Jana Paradigi –
Kitty Carter
Dämonenkuss

Kitty Carter arbeitet bei der Polizei von London. Für das Jahr 1862 ist das jedoch schon etwas ungewöhnlich. Als unverheiratet und in einem etwas reiferen Alter ist sie trotz Job leider immer noch von ihrem reichen und herrischen Vater abhängig.

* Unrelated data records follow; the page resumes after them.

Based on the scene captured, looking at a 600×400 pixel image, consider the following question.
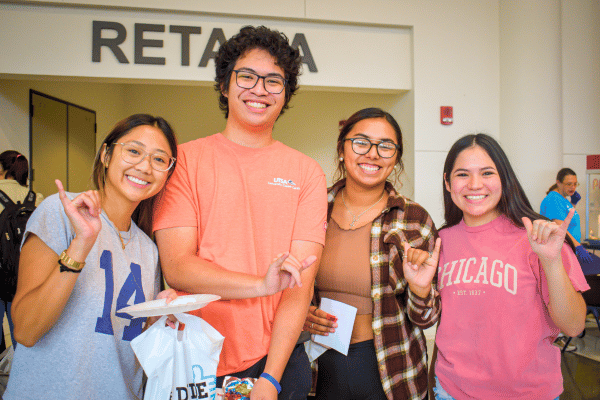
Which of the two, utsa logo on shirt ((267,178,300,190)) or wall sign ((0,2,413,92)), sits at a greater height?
wall sign ((0,2,413,92))

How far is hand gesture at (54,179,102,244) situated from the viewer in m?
1.15

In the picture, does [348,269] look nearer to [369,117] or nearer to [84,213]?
[369,117]

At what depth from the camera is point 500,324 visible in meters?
1.52

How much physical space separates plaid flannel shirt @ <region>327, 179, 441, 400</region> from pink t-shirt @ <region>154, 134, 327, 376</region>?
0.40m

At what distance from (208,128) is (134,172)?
6.99 meters

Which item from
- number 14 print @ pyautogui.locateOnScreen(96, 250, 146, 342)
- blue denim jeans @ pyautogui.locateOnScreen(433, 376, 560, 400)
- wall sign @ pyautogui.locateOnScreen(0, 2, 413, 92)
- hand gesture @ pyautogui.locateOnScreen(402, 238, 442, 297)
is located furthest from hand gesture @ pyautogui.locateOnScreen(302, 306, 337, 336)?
wall sign @ pyautogui.locateOnScreen(0, 2, 413, 92)

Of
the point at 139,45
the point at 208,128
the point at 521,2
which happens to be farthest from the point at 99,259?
the point at 208,128

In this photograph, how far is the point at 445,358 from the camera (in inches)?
63.6

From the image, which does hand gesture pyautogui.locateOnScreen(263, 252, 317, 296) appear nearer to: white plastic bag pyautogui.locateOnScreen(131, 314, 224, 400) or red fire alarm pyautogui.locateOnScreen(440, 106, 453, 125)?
white plastic bag pyautogui.locateOnScreen(131, 314, 224, 400)

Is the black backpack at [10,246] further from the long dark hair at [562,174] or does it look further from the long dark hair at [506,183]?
the long dark hair at [562,174]

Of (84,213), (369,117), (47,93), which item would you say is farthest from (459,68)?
(47,93)

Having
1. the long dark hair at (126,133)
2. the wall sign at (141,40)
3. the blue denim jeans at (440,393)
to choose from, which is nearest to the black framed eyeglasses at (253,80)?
the long dark hair at (126,133)

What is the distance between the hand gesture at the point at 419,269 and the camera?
1.55m

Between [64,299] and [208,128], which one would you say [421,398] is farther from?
[208,128]
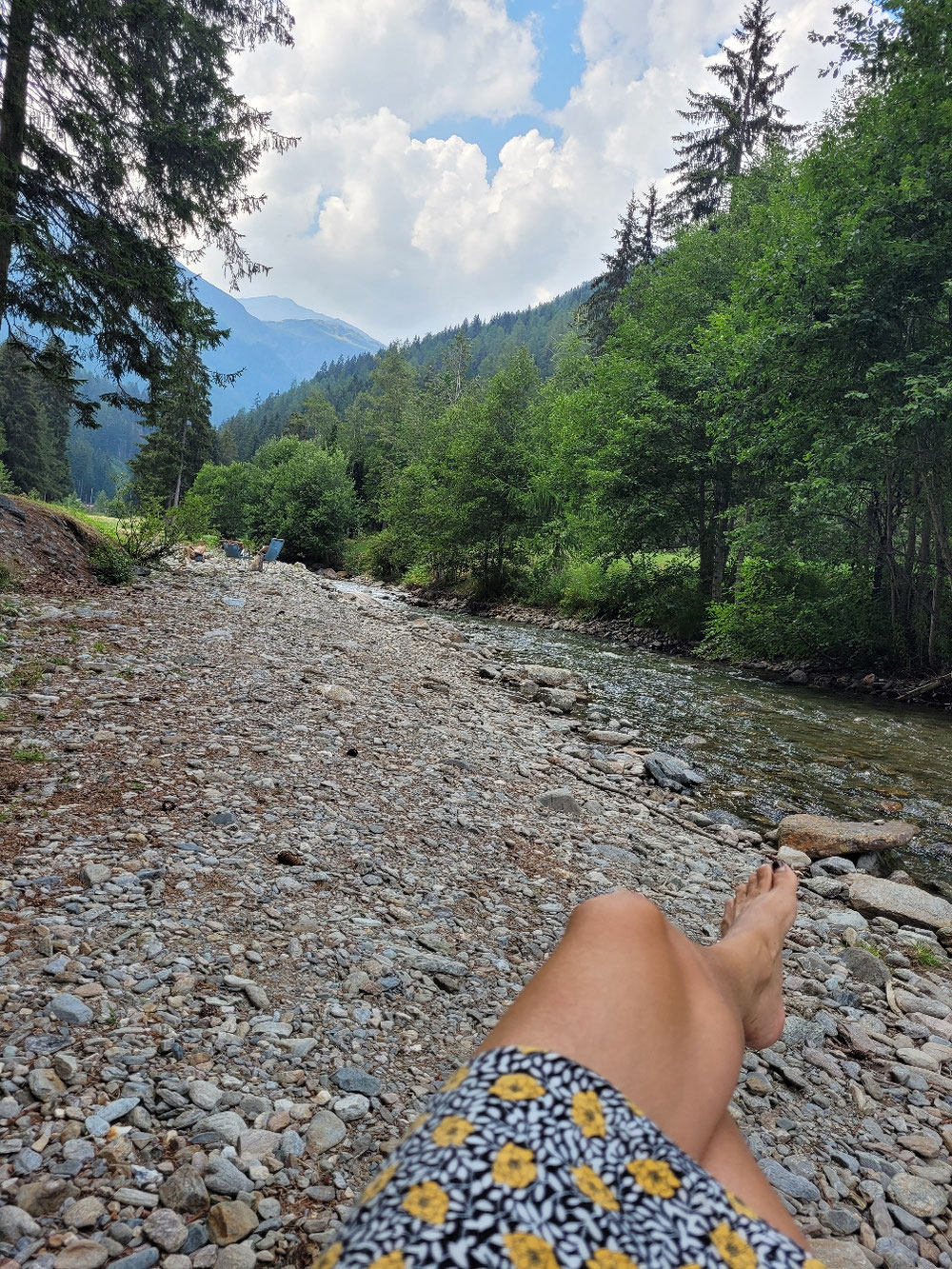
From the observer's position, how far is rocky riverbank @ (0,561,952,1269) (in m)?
1.46

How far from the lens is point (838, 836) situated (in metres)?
4.76

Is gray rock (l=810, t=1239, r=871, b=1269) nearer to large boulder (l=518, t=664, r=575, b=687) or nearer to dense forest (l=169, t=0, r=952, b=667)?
large boulder (l=518, t=664, r=575, b=687)

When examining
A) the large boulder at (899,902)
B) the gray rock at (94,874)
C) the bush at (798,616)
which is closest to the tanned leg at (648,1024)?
the gray rock at (94,874)

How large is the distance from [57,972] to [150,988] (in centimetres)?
28

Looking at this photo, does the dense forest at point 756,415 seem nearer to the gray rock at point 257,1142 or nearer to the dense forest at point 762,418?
the dense forest at point 762,418

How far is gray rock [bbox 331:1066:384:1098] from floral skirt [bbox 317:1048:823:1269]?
1057 millimetres

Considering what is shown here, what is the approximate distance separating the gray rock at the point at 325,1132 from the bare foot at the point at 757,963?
108 cm

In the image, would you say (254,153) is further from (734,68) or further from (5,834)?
(734,68)

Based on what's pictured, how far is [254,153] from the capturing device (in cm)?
945

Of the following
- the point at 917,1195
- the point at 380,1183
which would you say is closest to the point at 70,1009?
the point at 380,1183

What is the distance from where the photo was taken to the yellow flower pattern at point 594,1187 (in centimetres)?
83

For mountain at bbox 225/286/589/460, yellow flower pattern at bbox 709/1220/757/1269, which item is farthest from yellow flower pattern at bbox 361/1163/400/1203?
mountain at bbox 225/286/589/460

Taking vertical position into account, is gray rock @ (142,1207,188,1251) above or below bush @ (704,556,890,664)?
below

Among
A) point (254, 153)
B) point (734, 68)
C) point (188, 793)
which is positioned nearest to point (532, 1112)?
point (188, 793)
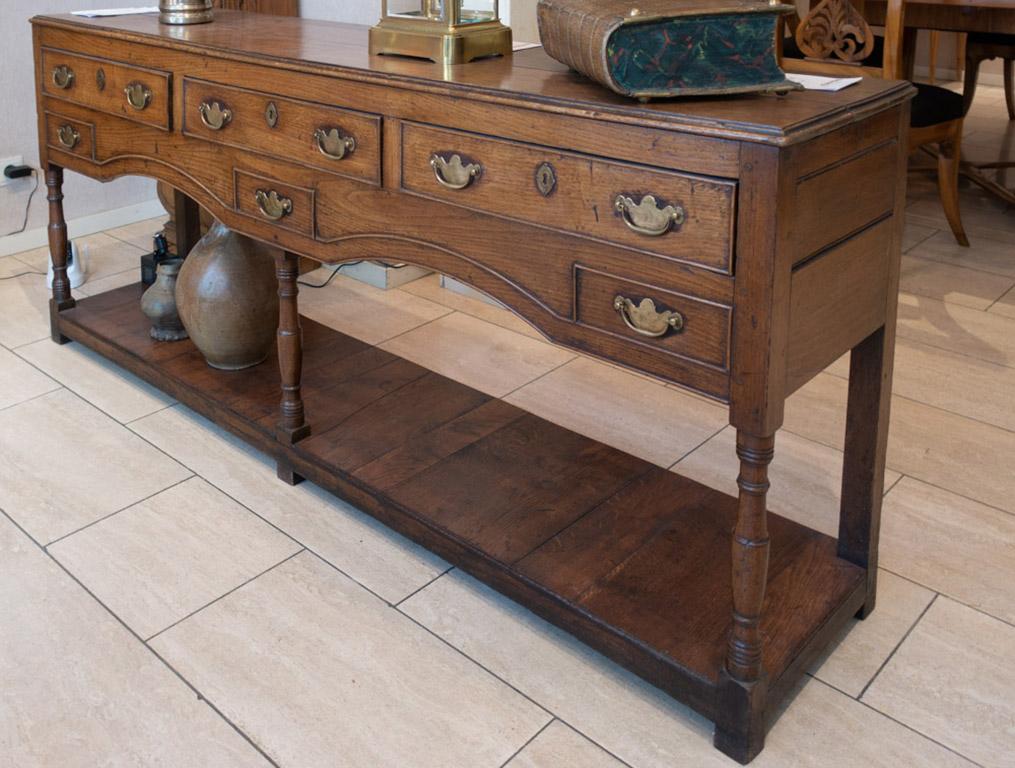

Bei der Polizei ist sie sehr gefragt, sie findet in den kleinsten Dingen die Lösung des Falls. Dies beruht teilweise auf Kittys unglaublicher Neugierde und Aufgeschlossenheit gegenüber Menschen, aber auch, weil sie über eine scheinbare Gabe verfügt. Fasst sie einen Gegenstand an, erhält sie kurze Flashbacks, die es jedoch erst zu deuten gilt.

Das alles nimmt ein jähes Ende, als Kitty selbst unerwartet stirbt.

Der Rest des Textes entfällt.